Je n’ai absolument rien inventé. Que les inconditionnels de M. Seck ne laissent pas passer le serpent, pour s’acharner ensuite sur ses traces ! C’est le quotidien « L’AS » qui met dans la bouche de leur patron tous les propos qui précèdent. Á l’époque, ce dernier n’a pas jugé utile de lever le plus petit doigt, ni aucune des personnes citées dans cette rocambolesque affaire.
Waaw, avec toutes ces péripéties, Idrissa Seck veut nous convaincre qu’il n’a jamais été question d’argent entre lui et son « ex-père » et que, chaque fois qu’ils se sont rencontrés, ils n’ont parlé que du pays et de ses intérêts ! Il ne nous fera pas croire non plus que, si Me Wade et son État libéral ont déployé tant de moyens contre lui quatre à cinq ans durant, c’est parce que simplement il se serait opposé à la dévolution monarchique du pouvoir que son « ex-père » nous préparait. Nous ne sommes sûrement pas aussi intelligents que lui. Nous en sommes même très loin. Cependant, nous sommes au moins en mesure de faire la part des choses, de faire la distinction entre des lampes et des vessies.

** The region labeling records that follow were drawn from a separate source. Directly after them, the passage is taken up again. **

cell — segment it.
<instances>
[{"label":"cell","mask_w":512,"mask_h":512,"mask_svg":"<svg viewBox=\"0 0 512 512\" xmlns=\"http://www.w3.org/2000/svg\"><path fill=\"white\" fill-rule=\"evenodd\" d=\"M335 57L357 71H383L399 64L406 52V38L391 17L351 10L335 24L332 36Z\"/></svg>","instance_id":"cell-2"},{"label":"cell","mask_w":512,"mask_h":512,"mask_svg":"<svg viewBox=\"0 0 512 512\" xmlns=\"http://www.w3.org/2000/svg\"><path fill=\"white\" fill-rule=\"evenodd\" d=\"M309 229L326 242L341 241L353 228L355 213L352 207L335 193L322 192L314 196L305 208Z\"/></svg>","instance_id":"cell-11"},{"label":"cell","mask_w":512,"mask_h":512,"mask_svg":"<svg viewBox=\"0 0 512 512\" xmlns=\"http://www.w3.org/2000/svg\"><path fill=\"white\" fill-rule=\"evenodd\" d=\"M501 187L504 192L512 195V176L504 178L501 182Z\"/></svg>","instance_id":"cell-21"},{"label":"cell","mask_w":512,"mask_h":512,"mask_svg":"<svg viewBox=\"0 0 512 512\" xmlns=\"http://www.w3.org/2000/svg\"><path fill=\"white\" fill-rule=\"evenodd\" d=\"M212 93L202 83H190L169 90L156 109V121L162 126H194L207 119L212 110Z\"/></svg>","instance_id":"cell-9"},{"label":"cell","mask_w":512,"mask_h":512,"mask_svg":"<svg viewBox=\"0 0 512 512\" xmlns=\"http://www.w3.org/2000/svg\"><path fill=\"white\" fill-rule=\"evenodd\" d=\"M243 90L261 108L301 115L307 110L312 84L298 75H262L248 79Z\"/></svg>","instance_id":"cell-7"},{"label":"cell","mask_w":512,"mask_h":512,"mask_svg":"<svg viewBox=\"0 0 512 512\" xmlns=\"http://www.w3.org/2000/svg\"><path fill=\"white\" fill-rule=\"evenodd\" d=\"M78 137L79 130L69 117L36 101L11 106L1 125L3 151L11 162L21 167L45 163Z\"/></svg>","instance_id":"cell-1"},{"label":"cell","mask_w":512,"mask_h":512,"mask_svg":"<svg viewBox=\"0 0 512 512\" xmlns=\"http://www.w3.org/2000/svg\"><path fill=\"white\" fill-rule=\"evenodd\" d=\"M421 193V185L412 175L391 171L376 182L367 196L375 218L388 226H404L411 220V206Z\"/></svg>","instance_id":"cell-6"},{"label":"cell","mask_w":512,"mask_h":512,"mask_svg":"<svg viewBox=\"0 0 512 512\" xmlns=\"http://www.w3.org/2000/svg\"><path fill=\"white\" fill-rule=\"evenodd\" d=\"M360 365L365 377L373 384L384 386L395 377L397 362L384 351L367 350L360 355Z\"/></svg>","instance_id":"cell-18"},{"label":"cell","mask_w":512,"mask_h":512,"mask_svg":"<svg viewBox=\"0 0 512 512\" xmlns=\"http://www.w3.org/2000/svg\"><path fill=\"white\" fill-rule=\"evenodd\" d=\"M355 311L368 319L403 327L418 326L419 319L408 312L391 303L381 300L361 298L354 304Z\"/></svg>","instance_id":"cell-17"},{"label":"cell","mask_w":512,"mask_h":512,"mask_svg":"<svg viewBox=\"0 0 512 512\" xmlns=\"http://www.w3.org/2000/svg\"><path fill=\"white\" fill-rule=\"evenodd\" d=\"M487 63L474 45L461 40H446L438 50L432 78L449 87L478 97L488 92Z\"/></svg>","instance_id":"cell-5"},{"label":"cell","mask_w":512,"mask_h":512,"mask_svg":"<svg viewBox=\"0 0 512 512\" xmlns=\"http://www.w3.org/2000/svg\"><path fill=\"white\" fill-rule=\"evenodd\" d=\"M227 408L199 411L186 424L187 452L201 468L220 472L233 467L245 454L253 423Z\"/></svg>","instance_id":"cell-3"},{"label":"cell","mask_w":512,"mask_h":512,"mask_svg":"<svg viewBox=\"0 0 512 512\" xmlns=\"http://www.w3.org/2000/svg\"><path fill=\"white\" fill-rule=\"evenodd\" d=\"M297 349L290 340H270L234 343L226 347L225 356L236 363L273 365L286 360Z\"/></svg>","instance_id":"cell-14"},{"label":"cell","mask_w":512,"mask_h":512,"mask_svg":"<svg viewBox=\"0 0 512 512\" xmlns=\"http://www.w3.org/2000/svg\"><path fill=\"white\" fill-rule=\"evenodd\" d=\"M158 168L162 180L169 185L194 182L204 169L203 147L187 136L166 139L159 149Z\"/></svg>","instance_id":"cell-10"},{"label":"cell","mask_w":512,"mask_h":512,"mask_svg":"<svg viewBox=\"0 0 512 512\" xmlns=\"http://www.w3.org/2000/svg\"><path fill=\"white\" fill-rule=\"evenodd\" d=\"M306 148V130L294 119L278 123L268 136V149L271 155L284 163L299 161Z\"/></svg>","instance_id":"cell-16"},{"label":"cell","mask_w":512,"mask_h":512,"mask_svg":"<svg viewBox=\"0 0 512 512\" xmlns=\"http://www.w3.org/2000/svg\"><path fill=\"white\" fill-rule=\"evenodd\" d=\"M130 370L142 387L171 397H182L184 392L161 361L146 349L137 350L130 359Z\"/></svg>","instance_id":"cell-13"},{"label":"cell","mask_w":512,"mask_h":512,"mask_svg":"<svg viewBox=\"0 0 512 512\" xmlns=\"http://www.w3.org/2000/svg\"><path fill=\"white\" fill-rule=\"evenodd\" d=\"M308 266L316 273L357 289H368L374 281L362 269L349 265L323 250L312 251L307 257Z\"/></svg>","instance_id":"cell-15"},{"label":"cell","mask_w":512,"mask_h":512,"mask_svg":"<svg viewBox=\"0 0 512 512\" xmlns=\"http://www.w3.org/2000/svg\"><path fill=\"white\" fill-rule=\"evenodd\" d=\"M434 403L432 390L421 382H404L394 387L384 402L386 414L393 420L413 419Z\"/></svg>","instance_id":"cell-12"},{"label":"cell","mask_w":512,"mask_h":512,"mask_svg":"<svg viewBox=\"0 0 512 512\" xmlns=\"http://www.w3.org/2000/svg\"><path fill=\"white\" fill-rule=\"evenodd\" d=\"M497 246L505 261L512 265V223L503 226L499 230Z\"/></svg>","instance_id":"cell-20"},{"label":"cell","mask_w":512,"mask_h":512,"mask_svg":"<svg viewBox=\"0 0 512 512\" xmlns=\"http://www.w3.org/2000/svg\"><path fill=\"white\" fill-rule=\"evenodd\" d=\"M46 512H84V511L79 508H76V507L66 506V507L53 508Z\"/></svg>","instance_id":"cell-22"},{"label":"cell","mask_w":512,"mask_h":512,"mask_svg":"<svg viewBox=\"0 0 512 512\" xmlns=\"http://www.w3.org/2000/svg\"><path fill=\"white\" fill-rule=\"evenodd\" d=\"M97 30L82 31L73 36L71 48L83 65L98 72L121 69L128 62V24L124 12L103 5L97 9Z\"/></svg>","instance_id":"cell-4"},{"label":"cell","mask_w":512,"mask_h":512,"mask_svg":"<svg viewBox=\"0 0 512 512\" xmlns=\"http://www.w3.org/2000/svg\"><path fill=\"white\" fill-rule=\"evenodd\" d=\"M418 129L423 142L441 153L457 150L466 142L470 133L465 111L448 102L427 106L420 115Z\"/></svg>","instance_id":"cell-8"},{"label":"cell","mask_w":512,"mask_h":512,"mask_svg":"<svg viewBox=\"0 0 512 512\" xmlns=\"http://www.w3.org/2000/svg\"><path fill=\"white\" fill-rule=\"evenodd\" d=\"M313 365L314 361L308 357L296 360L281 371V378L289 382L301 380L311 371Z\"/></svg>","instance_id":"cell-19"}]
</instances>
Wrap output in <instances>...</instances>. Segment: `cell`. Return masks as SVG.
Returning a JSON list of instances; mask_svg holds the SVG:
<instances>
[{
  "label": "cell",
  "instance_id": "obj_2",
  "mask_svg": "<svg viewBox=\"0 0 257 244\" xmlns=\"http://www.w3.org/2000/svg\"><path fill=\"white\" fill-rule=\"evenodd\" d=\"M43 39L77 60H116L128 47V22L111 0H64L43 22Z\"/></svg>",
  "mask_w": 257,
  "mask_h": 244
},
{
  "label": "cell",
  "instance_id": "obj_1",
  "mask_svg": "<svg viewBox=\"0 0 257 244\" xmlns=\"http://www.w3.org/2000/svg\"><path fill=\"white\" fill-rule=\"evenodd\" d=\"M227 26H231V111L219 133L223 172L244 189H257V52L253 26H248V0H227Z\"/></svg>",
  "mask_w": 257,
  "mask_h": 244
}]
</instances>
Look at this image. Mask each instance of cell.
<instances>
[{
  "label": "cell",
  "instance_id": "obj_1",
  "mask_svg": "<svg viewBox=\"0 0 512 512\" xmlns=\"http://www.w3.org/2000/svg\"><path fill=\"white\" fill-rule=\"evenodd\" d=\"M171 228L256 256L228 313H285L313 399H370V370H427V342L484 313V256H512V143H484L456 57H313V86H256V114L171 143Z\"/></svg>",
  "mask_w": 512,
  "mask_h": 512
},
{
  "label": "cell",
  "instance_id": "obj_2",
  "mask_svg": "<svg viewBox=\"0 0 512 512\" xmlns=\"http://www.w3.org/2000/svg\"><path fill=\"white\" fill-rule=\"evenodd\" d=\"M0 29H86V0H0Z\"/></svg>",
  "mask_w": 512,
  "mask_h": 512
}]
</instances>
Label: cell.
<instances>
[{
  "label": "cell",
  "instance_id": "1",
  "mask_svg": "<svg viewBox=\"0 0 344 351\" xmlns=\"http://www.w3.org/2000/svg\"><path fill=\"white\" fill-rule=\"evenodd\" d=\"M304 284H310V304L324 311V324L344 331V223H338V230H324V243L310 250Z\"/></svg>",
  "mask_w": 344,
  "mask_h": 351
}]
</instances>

Ce texte est peut-être déjà long. Comme je tiens à sa publication, je n’en rajouterai pas. Dans une toute prochaine contribution , je reviendrai sur les autres réponses fantaisistes et mensongères pour l’essentiel, que l’ex-Premier ministre Idrissa Seck a faites aux autres questions qui lui étaient posées, lors son invitation à différents médias sénégalais. Je n’oublierai certainement pas, chemin faisant, de donner mon point de vue sur ses déclarations tonitruantes de ces derniers jours, relatives aux accusations que son ami Me Robert Bourgi a portées sur son ex-père et son ex-cousin Karim Wade. Que ses inconditionnels restent donc calmes pour le moment, et attendent que j’en termine avec leur champion ! Ils auront alors tout le loisir de me brocarder à leur guise.